For all the transformative talk surrounding AI and energy, US gas prices have been subdued over the past two years. Current benchmark gas futures trade at around $2.50 per million British thermal units.
In the near-term, prices are likely to stay range-bound at $2 to $3 because of the oversupply that followed the mild weather last winter, according to Rice. It will take about six months to work through the glut, he said, assuming temperatures revert to normal next winter.
If prices do rally, the EQT boss warns of possible spikes similar to those seen in 2022, when futures exceeded $10 after the invasion of Ukraine sparked turmoil in global energy markets.
One reason for his view is the changing make-up of US power supply. Many power stations would previously have been able to change over to burning coal when gas prices jumped. But a lot of those facilities have made a permanent switch to gas in recent years.

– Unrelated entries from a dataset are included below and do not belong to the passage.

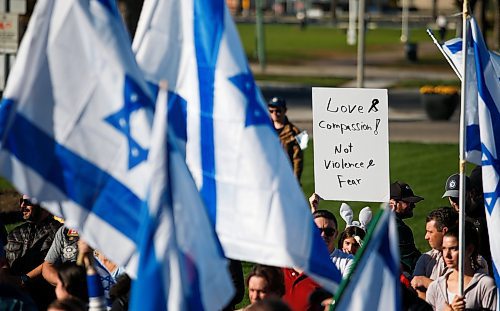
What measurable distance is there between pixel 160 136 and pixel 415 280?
3596mm

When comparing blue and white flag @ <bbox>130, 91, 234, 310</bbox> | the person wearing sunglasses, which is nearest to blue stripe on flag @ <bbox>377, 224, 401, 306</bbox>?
blue and white flag @ <bbox>130, 91, 234, 310</bbox>

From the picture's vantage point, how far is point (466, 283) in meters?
8.10

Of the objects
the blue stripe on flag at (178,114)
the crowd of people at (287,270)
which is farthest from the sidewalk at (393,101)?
the blue stripe on flag at (178,114)

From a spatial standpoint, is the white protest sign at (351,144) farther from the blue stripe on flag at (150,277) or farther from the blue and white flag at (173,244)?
the blue stripe on flag at (150,277)

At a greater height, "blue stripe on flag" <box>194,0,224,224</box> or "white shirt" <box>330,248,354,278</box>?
"blue stripe on flag" <box>194,0,224,224</box>

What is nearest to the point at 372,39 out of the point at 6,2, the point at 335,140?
the point at 6,2

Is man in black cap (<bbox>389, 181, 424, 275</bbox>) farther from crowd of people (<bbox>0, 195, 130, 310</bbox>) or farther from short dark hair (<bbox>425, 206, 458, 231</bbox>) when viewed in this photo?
crowd of people (<bbox>0, 195, 130, 310</bbox>)

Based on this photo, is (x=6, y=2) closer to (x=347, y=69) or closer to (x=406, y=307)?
→ (x=406, y=307)

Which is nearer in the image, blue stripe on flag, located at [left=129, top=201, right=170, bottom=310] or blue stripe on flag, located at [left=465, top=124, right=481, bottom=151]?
blue stripe on flag, located at [left=129, top=201, right=170, bottom=310]

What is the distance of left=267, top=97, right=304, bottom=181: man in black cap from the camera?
14.8 metres

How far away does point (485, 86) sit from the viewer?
8250mm

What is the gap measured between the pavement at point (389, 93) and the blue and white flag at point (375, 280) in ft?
35.9

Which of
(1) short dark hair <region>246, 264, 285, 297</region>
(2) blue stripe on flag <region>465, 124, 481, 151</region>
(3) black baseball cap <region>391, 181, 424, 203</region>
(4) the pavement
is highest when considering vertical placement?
(2) blue stripe on flag <region>465, 124, 481, 151</region>

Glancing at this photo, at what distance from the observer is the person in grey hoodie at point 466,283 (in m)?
8.01
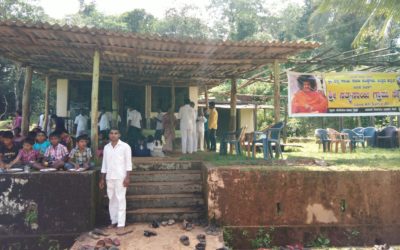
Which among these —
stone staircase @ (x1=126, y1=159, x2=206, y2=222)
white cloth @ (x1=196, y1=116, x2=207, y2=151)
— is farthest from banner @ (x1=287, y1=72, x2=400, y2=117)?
stone staircase @ (x1=126, y1=159, x2=206, y2=222)

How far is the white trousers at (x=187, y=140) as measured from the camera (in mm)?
10109

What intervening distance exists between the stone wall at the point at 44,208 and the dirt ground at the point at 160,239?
0.60 metres

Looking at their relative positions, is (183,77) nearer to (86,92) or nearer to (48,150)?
(86,92)

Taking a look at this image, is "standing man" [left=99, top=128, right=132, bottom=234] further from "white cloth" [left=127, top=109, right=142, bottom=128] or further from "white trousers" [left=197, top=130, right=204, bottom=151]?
"white trousers" [left=197, top=130, right=204, bottom=151]

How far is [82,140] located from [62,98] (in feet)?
20.4

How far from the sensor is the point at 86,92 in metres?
12.3

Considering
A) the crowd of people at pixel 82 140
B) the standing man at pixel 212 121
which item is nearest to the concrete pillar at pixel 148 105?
the crowd of people at pixel 82 140

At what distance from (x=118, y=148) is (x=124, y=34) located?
2.29 meters

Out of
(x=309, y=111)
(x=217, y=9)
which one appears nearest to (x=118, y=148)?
(x=309, y=111)

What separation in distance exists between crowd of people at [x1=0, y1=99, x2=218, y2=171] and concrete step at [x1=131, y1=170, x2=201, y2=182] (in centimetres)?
101

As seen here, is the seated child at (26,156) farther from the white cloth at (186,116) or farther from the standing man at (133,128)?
the white cloth at (186,116)

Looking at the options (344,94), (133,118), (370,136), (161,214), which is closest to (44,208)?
(161,214)

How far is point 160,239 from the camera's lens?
547 cm

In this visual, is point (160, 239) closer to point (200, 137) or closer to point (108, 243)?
point (108, 243)
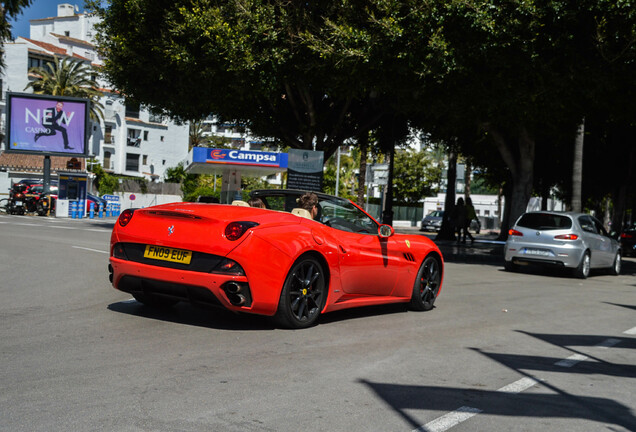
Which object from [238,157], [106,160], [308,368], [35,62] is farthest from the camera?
[106,160]

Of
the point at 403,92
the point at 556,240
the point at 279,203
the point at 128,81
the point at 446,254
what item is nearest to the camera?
the point at 279,203

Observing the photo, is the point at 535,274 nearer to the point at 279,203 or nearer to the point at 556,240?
the point at 556,240

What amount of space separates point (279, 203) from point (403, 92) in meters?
12.2

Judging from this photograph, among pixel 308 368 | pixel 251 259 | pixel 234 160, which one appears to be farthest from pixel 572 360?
pixel 234 160

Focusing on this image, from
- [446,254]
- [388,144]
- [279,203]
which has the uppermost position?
[388,144]

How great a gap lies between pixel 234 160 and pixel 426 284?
2671cm

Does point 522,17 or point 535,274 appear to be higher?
point 522,17

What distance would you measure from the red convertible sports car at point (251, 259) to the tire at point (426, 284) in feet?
2.75

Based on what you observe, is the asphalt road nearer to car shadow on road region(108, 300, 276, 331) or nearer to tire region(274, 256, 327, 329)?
car shadow on road region(108, 300, 276, 331)

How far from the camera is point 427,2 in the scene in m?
17.0

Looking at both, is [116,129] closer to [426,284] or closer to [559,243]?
[559,243]

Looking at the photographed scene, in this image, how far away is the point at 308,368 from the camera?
534cm

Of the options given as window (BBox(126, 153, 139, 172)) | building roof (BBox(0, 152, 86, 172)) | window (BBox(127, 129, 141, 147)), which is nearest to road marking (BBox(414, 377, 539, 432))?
building roof (BBox(0, 152, 86, 172))

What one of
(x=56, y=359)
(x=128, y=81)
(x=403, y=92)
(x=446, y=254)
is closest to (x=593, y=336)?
(x=56, y=359)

That means gas prices that would have been capped at $5 can now potentially bounce from $2 to as much as $9, a level that would force factories and other industrial users to curtail operations, Rice said. Regional variations could be even more extreme, he added, with pipeline constraints pushing gas in New York or Boston to as much as $20. “Buckle up for volatility,” Rice said.
Gas traders will be watching EQT if such a rally does become reality. The company has actively curtailed its production in response to the recent price slump, but it can bring volume back online within hours, if desired. Rice estimates daily US gas production at about 101 billion cubic feet a day with a further 1 billion to 2 billion cubic feet that could be put back online over a short period. EQT accounts for about 1 billion cubic feet of curtailed volume, he said.
The marginal cost to bring new production in the US online is about $3.50 per million BTU at the benchmark Henry Hub delivery point, according to Rice. Right now, it looks like producers may want to hold back some activity in 2025 as futures prices for next year are trading below that level, he said.
EQT’s own break-even point is $2, which Rice described as a “stress case scenario” that allows the company to cover drilling and operational costs and still generate free cash flow. He added that such a low breakeven minimizes the need to hedge.